#### SELECTED EXTRACT
= = = = =

I should keep in mind that we reach the system over ssh on ssh 10.150.2.10. We can now also use ssh -4 root@ariel.dmz-prg2.suse.org

In the meantime our ssh tunneling connection failed. Still running that in screen on new-ariel but now changed to

sudo -u geekotest AUTOSSH_POLL=20 autossh -M 0 -o ServerAliveInterval=15 -NT old-ariel

Right now in https://openqa.opensuse.org/tests/3440889#live we observed the problem that the openQA jobs try to reach openqa.opensuse.org over the wrong internal address 10.150.2.10. That is also what host openqa.opensuse.org on w22+w24 say even though /etc/hosts has 10.150.1.11 which is correct.

Status update about openqa.opensuse.org migration: https://openqa.opensuse.org is up, users can authenticate, jobs can be scheduled. A sync of assets is still in progress and expected to take a couple of hours more. New products can be scheduled and are already scheduled by openqa-trigger-from-obs. No jobs will be executed though as we do not have production workers connected. Currently the problem is that openQA qemu jobs internally fail to resolve the domain openqa.opensuse.org properly where needed, e.g. when trying to install packages over zypper. See one example https://openqa.opensuse.org/tests/3440879#step/openqa_webui/7 . Any hints would be appreciated to help with that. Due to the end of the work-week for most I expect that this will only be fixed next week. More details about the migration work in https://progress.opensuse.org/issues/132143

In the meantime ssh access with ssh -p 2214 gate.opensuse.org now also works so we can also consider using this for the NUE1-based workers. However I now connected openqaworker4 (NUE1) using TESTPOOLSERVER still pointing to old-ariel which also still runs fetchneedles every minute.

= = = = =

#### LISTED RECORDS
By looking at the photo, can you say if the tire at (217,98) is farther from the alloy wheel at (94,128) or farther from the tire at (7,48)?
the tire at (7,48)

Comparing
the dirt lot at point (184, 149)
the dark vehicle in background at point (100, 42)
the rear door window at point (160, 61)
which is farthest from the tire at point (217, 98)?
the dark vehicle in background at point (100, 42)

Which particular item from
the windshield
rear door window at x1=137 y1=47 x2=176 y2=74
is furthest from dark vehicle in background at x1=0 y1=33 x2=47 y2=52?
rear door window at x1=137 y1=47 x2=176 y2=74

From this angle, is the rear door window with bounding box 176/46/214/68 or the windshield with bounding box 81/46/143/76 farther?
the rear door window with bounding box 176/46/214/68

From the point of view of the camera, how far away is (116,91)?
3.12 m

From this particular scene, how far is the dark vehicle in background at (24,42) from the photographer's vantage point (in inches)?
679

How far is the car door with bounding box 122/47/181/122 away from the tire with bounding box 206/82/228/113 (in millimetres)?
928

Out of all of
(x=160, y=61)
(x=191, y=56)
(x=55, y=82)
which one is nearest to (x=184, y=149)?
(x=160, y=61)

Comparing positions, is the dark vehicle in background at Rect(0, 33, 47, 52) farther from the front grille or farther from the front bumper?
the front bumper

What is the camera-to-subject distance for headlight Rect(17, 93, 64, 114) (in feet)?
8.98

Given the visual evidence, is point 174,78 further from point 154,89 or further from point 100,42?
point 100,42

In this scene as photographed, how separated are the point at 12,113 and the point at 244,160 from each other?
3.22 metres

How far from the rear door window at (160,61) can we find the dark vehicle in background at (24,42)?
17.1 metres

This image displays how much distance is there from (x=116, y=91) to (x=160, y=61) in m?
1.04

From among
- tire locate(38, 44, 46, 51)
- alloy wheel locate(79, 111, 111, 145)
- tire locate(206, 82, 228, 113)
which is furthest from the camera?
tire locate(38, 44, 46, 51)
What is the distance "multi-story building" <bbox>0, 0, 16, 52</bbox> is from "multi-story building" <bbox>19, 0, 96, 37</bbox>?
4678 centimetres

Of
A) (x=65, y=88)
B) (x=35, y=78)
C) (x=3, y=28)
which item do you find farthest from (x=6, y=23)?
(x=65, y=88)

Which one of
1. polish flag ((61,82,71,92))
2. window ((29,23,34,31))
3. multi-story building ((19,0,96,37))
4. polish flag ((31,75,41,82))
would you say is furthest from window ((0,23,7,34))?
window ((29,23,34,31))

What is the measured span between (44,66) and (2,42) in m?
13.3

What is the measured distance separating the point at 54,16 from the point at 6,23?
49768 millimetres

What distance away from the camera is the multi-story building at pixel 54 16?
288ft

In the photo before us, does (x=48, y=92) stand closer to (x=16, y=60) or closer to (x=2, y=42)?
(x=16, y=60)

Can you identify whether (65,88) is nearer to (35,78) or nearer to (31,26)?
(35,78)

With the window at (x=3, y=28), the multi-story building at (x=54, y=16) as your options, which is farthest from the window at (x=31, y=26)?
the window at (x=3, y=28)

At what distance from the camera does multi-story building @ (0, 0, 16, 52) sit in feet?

= = = = =

#### TASK TO COMPLETE
In the openQA migration notes, why will no jobs be executed even though new products are already being scheduled? Answer in one to three sentences.

#### ANSWER TO THE TASK
No jobs will be executed because no production workers are connected.